▶ O que fazer
Dê continuidade ao relato de memória sobre a jabuticabeira da escola, começando logo depois da última frase.

▶ Trecho do documento

A jabuticabeira era imensa. Havia passagens e atalhos entre os galhos para se chegar ao outro lado daquele colosso. Lembro-me de admirar a complexa rede de galhos, que partiam quase do chão e iam se emaranhando e se estreitando até chegar nos galhos finos e altos, onde jabuticabas enormes, cobiçadíssimas, pendiam com brio. A gente ia até o limite de sustentação, balançava para lá e para cá e esticava o bracinho até quase se esborrachar no chão.

 

Lembro-me da sensação de encostar na árvore, de sentir sua temperatura geladinha, refrescando nossa pele no verão, isso sem falar da maravilhosa sombra que oferecia. O som das nossas vozes também era diferente quando estávamos no meio dela. Era abafado, fazia a gente querer mais conversar do que brincar.

 

As jabuticabas maiores eram super doces. As verdes eram menores e tinham gosto azedo. Outras eram murchas, e tinham gosto de coisa podre. Eu tinha dois amigos na época e ali era nosso lugar de encontro antes da aula, durante o recreio e antes de ir para casa. O resumo da nossa vida era classificar jabuticabas e admirar de cima do galho o nosso mundinho escolar.

 

Atravessei os quatro anos de escola primária sentado nas asas da jabuticabeira com a cabeça nas nuvens. Jamais despenquei de lá de cima. Foi o meu mundinho que um dia, sem aviso, despencou na minha cabeça.

 

Refletindo sobre aqueles anos, acho que a relação com a jabuticabeira durou enquanto durou minha ilusão amorosa com a menina do pega-pega. As duas acabaram juntas e concluíram um capítulo na minha trajetória rumo ao amadurecimento.

▶ Dados fornecidos
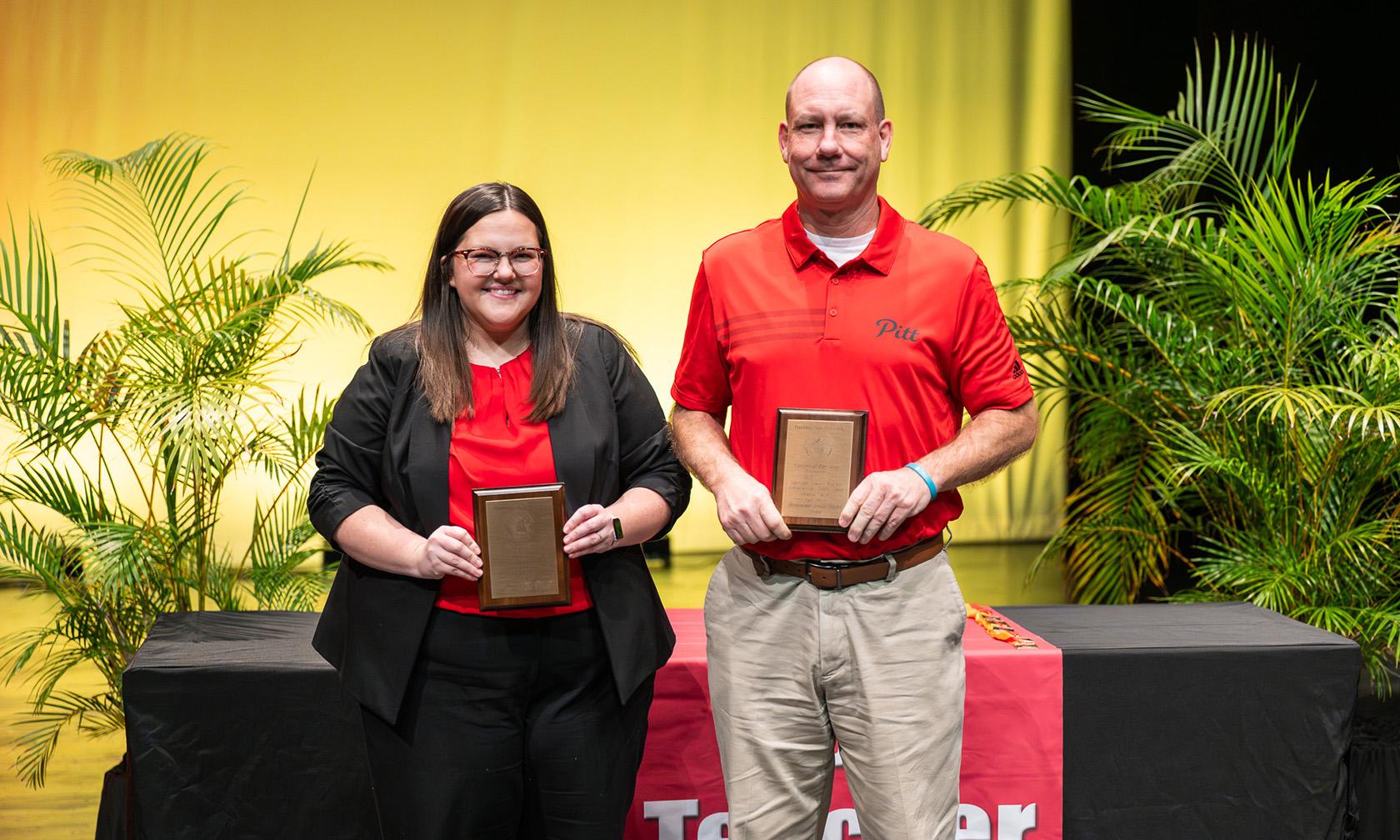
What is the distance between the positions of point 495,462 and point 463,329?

▶ Resposta à tarefa
Na época com seis anos, fiquei azedo como uma jabuticaba verde. Viveria ainda muitas frustrações amorosas durante a infância e adolescência, e também na vida adulta. Em todas as vezes eu teria preferido me esborrachar ao pé da jabuticabeira a reeditar o martírio doloroso do desamor.

 

Hoje, olhando pelo retrovisor do fusquinha da vida, percebo que aquela sofrência toda não foi tão ruim afinal. Fui virando uma jabuticaba menos azeda com o tempo. Meu sabor foi ficando mais doce. Assimilar a dor de não ser amado gerou a seiva que me transformou; que me fez tornar uma daquelas jabuticabas grandes e admiráveis, que balançam com brio lá na ponta mais fina do galho.

 

Hoje já não subo mais em árvores. Apenas as abraço quando vou ao parque do Ibirapuera. Estou a caminho de virar uma jabuticaba murcha e espero não perder a doçura jamais. Assim, dedico este par de linhas aos jovens que nunca tiveram a chance de subir numa jabuticabeira: na falta das jabuticabeiras, as mangueiras também são excelentes para subir. A diferença é que na mangueira um tombo basta para resolver sua vida amorosa.